Dendritic Cells in Inflammatory Responses in the CNS
There are a number of bone marrow derived mononuclear phagocytes associated with the central nervous system. These include: microglia in the brain parenchyma, perivascular macrophages and macrophages in the meninges and in the choroid plexus1. MHC class Il is not expressed on microglia in the normal rodent brain, but it can be rapidly upregulated during an inflammatory response. Other macrophages associated with the CNS express MHC class II constitutively. Although the expression of MHC antigens is a prerequisite for antigen presentation, it is not by itself sufficient to stimulate T cell responses.
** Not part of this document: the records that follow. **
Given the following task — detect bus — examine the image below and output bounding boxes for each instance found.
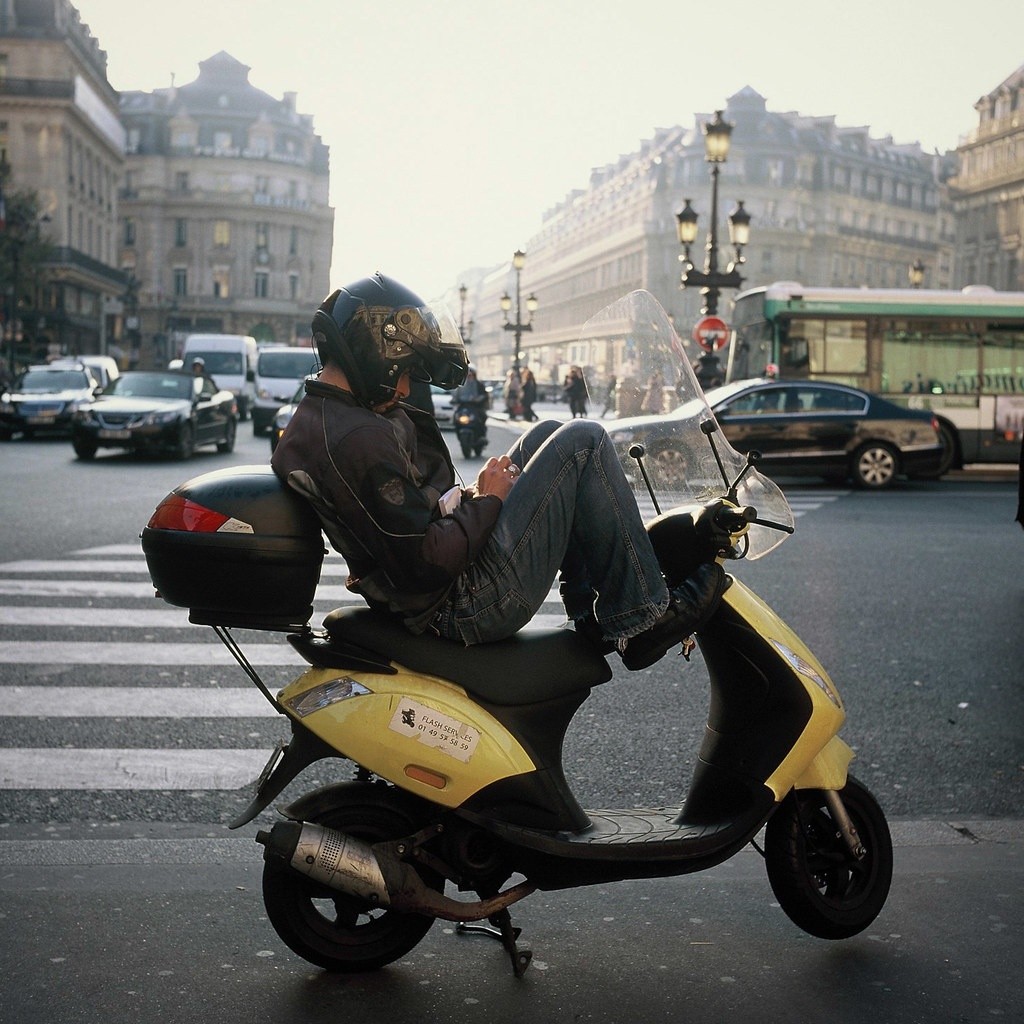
[725,279,1024,464]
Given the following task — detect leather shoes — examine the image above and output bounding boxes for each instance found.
[574,617,617,657]
[614,561,725,671]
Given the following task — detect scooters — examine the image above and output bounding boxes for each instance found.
[139,290,893,983]
[447,377,489,460]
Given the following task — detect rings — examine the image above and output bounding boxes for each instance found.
[507,466,516,474]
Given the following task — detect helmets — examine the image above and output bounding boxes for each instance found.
[192,357,206,368]
[311,269,471,413]
[468,366,476,376]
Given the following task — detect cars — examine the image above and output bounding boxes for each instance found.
[269,373,319,457]
[0,365,100,441]
[426,381,461,432]
[72,368,239,463]
[591,379,955,493]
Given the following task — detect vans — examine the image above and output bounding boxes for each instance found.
[177,334,259,421]
[251,347,320,436]
[62,355,122,395]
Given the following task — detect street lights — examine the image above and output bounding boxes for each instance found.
[498,250,539,370]
[448,283,476,348]
[673,110,755,396]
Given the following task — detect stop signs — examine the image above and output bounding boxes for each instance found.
[694,317,730,354]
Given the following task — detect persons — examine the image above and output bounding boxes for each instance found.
[503,369,540,421]
[641,370,665,415]
[451,367,488,441]
[266,270,729,672]
[600,374,617,418]
[561,369,592,418]
[191,356,205,374]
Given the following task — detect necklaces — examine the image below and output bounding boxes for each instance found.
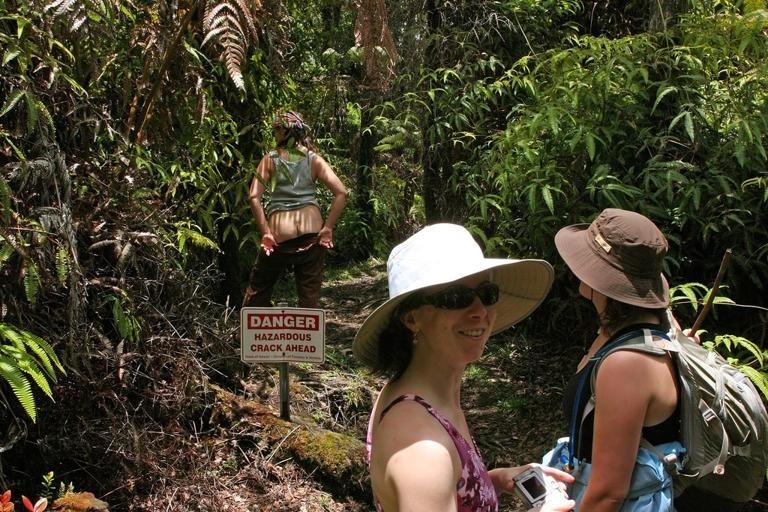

In vitro studies by Fontana and his colleagues showed that both astrocytes and microglia purified from the brains of new born animals, cultured and stimulated with INF-γ can present an antigen to already primed T cells2. In contrast, recent in vitro studies have shown that MHC class II+ microglia rapidly isolated from the adult rat brain are poor accessory cells, even when presenting an antigen to primed T cells, but other macrophages associated with the CNS can efficiently stimulate already primed T cells3. Using bone marrow chimeras Hickey and Kimura showed that perivascular macrophages are important accessory cells for the induction of immune responses in the CNS following peripheral activation of T cells4. However, it is still debatable whether any of the MHC class II+ cells in the CNS can induce a primary immune response.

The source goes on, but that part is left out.